Advocates here at the Paris conference say replanting forests and reviving soils could realistically absorb a quarter of current industrial emissions. And they want to start in Africa.
The continent may often conjure up images of spreading deserts and ransacked forests. But some of the biggest hitters in global environmental management unveiled plans in Paris for a grand restoration of Africa’s landscapes.
“Carbon will come back to earth in trees, bushes, crops and soils, where it will bring life and prosperity,” said Andrew Steer, CEO of the World Resources Institute, which has masterminded the plan with the World Bank, the African Union’s New Partnership for Africa’s Development, and others.
They want $2 billion a year spent on restoring 100 million hectares (250 million acres) of Africa by 2030 — an area three times the size of Germany.

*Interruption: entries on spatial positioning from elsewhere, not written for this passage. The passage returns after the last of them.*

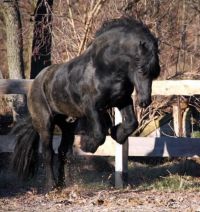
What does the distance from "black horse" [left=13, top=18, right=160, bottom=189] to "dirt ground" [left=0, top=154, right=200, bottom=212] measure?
503 mm

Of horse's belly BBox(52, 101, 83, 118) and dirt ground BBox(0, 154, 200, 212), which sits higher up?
horse's belly BBox(52, 101, 83, 118)

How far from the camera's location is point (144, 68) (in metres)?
6.43

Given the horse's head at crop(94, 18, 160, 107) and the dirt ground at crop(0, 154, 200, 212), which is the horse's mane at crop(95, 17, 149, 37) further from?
the dirt ground at crop(0, 154, 200, 212)

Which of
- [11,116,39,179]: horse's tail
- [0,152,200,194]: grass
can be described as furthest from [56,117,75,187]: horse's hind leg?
[0,152,200,194]: grass

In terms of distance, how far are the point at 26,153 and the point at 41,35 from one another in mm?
3645

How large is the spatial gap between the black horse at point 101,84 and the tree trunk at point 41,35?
3.13 meters

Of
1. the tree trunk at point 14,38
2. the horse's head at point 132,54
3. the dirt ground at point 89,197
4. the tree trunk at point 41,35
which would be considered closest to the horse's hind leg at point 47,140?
the dirt ground at point 89,197

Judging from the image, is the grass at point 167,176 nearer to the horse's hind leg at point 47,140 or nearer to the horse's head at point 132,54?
the horse's hind leg at point 47,140

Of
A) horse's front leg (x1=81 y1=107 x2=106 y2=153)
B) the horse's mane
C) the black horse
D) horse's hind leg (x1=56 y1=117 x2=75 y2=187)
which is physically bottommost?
horse's hind leg (x1=56 y1=117 x2=75 y2=187)

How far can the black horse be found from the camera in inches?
255

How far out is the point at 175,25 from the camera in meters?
11.0

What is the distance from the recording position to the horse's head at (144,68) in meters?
6.43

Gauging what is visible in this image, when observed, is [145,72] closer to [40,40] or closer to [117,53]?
[117,53]

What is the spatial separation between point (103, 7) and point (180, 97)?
1921mm
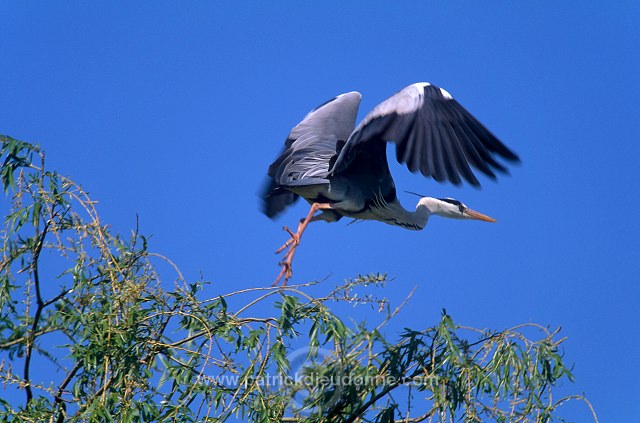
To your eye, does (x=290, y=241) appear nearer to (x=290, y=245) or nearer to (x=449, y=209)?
(x=290, y=245)

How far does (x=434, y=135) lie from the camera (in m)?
5.05

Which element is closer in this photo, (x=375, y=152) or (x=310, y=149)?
(x=375, y=152)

The plans were announced to some 3,000 delegates attending a Global Landscapes Forum in Paris on Sunday.
But Africa is far from alone on the restoration trail. Brazil has plans for putting back lost Amazon rainforest. After cutting deforestation rates in the Amazon by 80 percent over the past decade, Brazilian president Dilma Rousseff promised in Paris last week that Brazil would now be “restoring and reforesting 12 million hectares of forests and another 15 million hectares of degraded pasture land.”
“We need landscape restoration for development and for climate,” said Ngozi Okonjo-Iweala, a former Nigerian finance minister.